Sal Salis is the only fixed accommodation within the remote Cape Range National Park. Days are lazy, best spent swinging in a hammock or snorkelling over the corals. Wi-fi and phone coverage are both nil. Photograph by Journey Beyond
Days are lazy here, best spent swinging in a hammock, snorkelling over the corals or conducting whistled duets with the resident cockatoos. Wi-fi and phone coverage are both nil; instead, there are board games to play, beaches to wander and other travellers to chat to over the spoils of the self-service bar. Everything at the camp is included, with daily guided adventures at sea — via kayak, stand-up paddleboard or snorkel — and hikes to the canyons that carve up the surrounding outback.
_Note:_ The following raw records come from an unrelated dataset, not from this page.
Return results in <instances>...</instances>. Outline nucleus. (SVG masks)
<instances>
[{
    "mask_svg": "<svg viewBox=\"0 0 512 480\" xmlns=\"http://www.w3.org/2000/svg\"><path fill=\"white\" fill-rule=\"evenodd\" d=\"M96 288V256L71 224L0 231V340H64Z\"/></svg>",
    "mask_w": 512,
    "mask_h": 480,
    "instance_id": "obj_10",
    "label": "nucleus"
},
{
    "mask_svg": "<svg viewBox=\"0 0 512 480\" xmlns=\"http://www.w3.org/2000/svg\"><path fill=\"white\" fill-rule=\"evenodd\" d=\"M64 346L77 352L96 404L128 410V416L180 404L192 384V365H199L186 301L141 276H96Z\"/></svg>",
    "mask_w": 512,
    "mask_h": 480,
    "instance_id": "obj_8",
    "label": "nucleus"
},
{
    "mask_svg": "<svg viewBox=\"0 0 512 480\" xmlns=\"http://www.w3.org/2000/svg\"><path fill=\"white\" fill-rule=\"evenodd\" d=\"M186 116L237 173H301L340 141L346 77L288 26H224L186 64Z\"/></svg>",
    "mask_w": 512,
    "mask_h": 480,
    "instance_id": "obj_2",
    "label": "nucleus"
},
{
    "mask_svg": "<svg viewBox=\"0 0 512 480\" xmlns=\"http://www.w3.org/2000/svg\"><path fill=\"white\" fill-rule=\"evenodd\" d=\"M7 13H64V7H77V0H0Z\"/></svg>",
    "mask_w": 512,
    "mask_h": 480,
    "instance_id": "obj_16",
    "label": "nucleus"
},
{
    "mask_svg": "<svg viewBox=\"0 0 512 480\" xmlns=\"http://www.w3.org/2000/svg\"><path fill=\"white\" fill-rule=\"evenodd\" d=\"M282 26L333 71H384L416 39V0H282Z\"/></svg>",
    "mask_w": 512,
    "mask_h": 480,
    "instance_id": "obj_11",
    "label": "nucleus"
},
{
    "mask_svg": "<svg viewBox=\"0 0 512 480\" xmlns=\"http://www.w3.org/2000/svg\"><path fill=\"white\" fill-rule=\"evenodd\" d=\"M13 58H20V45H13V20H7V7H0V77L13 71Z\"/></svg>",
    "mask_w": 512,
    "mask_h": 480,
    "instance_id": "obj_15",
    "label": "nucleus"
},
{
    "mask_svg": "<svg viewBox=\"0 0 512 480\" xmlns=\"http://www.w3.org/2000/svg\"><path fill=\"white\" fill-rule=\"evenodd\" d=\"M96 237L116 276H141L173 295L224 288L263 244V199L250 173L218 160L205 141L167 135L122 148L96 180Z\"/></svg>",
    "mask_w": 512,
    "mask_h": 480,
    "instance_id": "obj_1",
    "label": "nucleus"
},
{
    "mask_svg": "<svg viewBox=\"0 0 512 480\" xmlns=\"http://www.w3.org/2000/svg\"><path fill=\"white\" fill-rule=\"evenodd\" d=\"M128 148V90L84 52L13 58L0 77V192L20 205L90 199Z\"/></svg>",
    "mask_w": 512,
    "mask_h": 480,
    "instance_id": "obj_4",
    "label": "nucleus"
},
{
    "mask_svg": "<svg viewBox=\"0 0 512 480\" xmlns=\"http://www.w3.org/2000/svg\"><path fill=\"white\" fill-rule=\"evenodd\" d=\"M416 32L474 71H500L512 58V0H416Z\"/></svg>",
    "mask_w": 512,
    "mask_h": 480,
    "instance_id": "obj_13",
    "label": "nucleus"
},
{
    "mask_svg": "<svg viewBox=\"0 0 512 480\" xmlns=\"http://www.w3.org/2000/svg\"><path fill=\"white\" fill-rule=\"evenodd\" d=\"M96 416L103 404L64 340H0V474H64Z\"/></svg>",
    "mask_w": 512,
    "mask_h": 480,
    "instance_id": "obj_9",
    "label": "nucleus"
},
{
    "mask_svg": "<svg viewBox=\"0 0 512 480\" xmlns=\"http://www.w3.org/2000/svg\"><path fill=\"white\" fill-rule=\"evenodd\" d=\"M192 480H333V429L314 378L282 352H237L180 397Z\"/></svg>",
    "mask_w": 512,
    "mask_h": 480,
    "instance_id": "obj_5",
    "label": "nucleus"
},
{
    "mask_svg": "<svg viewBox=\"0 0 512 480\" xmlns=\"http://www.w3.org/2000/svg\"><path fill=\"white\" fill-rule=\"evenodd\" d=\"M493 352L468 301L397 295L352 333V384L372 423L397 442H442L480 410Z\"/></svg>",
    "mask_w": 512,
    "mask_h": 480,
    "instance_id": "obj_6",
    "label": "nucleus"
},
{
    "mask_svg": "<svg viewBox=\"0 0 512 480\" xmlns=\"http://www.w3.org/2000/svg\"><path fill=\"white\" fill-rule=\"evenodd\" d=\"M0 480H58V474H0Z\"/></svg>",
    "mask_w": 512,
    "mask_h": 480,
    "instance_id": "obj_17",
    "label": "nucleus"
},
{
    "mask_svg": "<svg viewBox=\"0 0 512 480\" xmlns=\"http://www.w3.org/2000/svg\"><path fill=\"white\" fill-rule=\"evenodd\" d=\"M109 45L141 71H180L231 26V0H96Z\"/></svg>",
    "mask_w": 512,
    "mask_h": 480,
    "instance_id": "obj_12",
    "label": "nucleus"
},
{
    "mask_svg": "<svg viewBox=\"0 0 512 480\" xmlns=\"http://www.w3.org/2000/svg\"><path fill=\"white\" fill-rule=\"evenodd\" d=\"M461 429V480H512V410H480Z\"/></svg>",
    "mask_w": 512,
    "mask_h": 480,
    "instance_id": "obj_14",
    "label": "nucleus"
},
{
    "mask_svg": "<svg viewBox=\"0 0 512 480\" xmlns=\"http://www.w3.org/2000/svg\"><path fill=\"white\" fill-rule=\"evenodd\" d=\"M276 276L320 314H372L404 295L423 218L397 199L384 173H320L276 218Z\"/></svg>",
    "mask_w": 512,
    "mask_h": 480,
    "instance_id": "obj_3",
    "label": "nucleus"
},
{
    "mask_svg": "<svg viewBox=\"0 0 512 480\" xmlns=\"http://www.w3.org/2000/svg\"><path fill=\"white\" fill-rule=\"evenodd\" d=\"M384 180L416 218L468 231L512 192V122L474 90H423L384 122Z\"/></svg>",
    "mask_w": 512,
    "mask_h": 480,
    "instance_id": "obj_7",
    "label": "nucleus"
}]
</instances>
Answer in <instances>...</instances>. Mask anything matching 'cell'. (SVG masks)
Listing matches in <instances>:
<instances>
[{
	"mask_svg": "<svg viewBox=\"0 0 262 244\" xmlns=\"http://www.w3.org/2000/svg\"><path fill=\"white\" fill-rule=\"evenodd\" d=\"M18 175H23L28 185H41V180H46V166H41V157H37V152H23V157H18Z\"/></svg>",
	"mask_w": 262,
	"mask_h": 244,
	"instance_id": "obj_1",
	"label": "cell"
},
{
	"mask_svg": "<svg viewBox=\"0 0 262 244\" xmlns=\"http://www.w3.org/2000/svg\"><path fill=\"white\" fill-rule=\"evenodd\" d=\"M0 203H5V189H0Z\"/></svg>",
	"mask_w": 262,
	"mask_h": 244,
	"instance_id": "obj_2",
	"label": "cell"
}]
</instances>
Meals are seasonal and crafted with local ingredients — from nutty halloumi salads to meaty, barbecued ‘bugs’ (slipper lobsters) — all served communally around long, candlelit tables. Sal Salis is completely off-grid, collecting rainwater for the en suite showers and constructed on raised boardwalks to minimise soil erosion. Almost 100% of its power comes from the sun; at night, some of Australia’s darkest skies unfurl.
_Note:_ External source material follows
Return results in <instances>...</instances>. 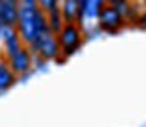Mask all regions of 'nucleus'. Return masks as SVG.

A wilderness tent at Sal Salis costs from £630 per person per night, based on two sharing, including meals, drinks, equipment and most activities, excluding snorkelling. Two-night minimum stay. A full-day whale shark snorkelling tour with Live Ningaloo costs from £430 per person. Packages can be booked via Journey Beyond.
Published in the July/August 2025 issue of National Geographic Traveller (UK).